** PROVIDED TEXT follows **

Table 4. The average time in seconds spent on a single evaluation in the RE condition.

6 Summary

In this paper we presented a study on how the lay users evaluate the credibility of health related content on the web. We investigated the differences between their approach and the approach of medical experts and analysed whether we can increase their accuracy using a simple support system.

The general conclusion is positive. A simple support system based on expert choices does visibly increase the share of accurate evaluations. Even the wisdom of crowds is effective to some extent. Yet in this case it is important to pay attention not only to the central tendency measures for the group but also to the dispersion of ratings that is indicative of an inner struggle for better evaluations in the most problematic cases. These problematic cases can aslo be identified by asking for controversy evaluations.

We learned that lay users exhibit a clear positive evaluation bias that cannot be easily corrected under the wisdom of crowds approach. Moreover, it is fairly resistant to support system suggestions. On one hand, it prevents the lay users from correcting their overly positive evaluations when informed about their inaccuracy. On the other, it leads them to believe the false positive suggestions more keenly than the false negative suggestions.

Furthermore, we saw that lay users and experts both form coherent images of the evaluated web content that have much less in common than expected. It seems that these two groups literally see the evaluated medical websites differently. The lay users seem to perceive their evaluations as based mostly on the expertise of the source. However, when we analysed the predictors for their resilience against (rightfully) negative system suggestions, the perceived appearance of the websites becomes important.

** End of PROVIDED TEXT **

TASK SET -
1 – In the summary on health content credibility, what kind of bias do lay users clearly exhibit?
2 – Update the summary on health content credibility: write out everything from "In this paper" down to "for controversy evaluations.", with "trustworthiness" in place of "credibility".
3 – What points does the summary on health content credibility make about the lay users' positive evaluation bias? List each one.
The data that follows has no connection to the summary on health content credibility.

** DATA follows **

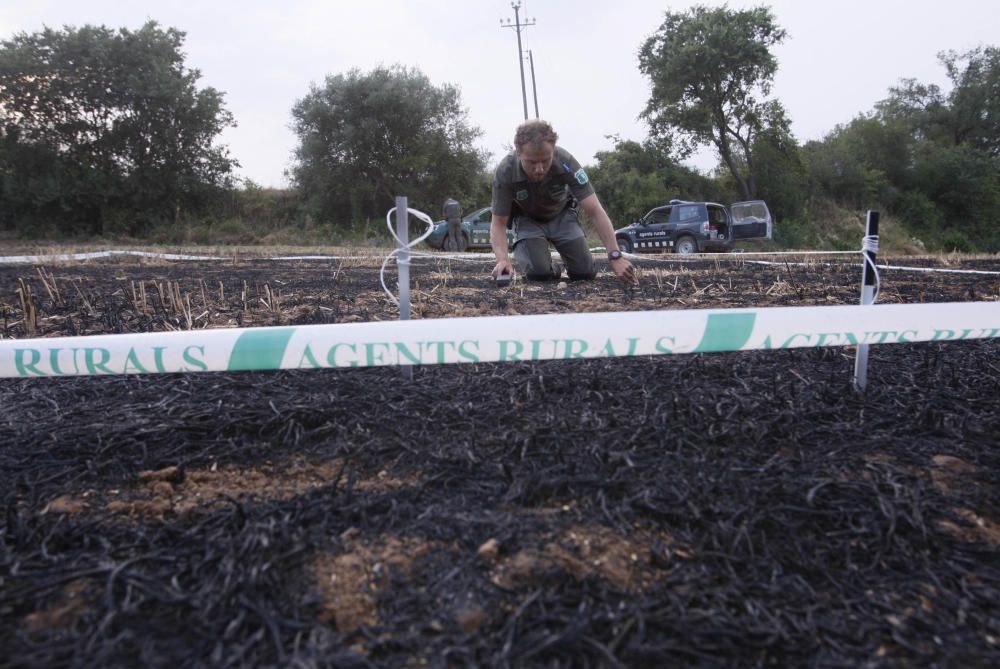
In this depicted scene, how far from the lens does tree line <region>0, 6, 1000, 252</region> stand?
2534 cm

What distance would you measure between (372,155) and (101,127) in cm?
1159

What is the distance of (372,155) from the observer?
2969cm

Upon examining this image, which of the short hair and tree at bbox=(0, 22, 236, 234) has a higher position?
tree at bbox=(0, 22, 236, 234)

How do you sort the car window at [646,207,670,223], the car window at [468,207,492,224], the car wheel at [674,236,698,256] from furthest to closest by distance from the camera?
the car window at [468,207,492,224]
the car window at [646,207,670,223]
the car wheel at [674,236,698,256]

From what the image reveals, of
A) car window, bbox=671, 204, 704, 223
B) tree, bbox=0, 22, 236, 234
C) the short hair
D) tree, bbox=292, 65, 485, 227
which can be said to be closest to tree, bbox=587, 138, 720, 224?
tree, bbox=292, 65, 485, 227

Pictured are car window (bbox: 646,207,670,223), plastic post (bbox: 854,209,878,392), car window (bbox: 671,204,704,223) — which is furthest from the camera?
car window (bbox: 646,207,670,223)

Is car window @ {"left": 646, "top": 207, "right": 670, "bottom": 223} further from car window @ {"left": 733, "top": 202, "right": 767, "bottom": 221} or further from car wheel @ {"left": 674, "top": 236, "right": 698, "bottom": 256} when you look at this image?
car window @ {"left": 733, "top": 202, "right": 767, "bottom": 221}

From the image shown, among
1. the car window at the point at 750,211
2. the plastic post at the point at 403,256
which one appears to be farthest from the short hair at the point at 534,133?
the car window at the point at 750,211

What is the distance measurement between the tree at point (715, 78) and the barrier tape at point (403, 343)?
31.5 m

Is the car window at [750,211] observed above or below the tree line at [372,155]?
below

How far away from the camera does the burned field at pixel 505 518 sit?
136 cm

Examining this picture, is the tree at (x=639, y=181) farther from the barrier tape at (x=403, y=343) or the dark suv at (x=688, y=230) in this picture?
the barrier tape at (x=403, y=343)

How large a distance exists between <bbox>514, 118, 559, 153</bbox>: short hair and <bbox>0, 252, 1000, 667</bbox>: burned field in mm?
1537

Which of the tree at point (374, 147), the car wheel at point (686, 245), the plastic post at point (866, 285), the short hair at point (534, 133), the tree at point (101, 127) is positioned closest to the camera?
the plastic post at point (866, 285)
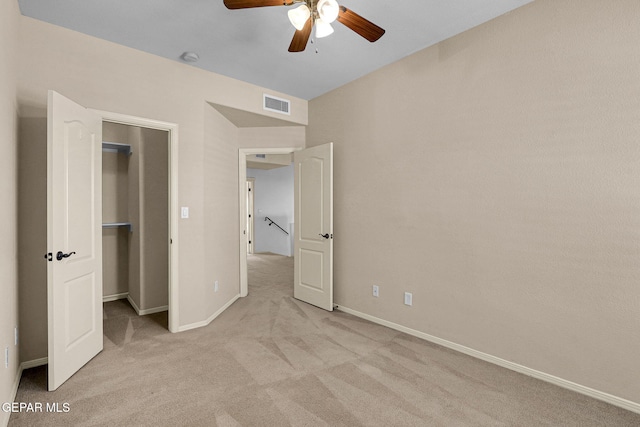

** End of DATA **

ANSWERS TO THE EXERCISES -
1 – A clear positive evaluation bias.

2 –
In this paper we presented a study on how the lay users evaluate the trustworthiness of health related content on the web. We investigated the differences between their approach and the approach of medical experts and analysed whether we can increase their accuracy using a simple support system.

The general conclusion is positive. A simple support system based on expert choices does visibly increase the share of accurate evaluations. Even the wisdom of crowds is effective to some extent. Yet in this case it is important to pay attention not only to the central tendency measures for the group but also to the dispersion of ratings that is indicative of an inner struggle for better evaluations in the most problematic cases. These problematic cases can aslo be identified by asking for controversy evaluations.

3 –
- It cannot be easily corrected under the wisdom of crowds approach.
- It is fairly resistant to support system suggestions.
- It prevents lay users from correcting their overly positive evaluations when informed about their inaccuracy.
- It leads them to believe false positive suggestions more keenly than false negative suggestions.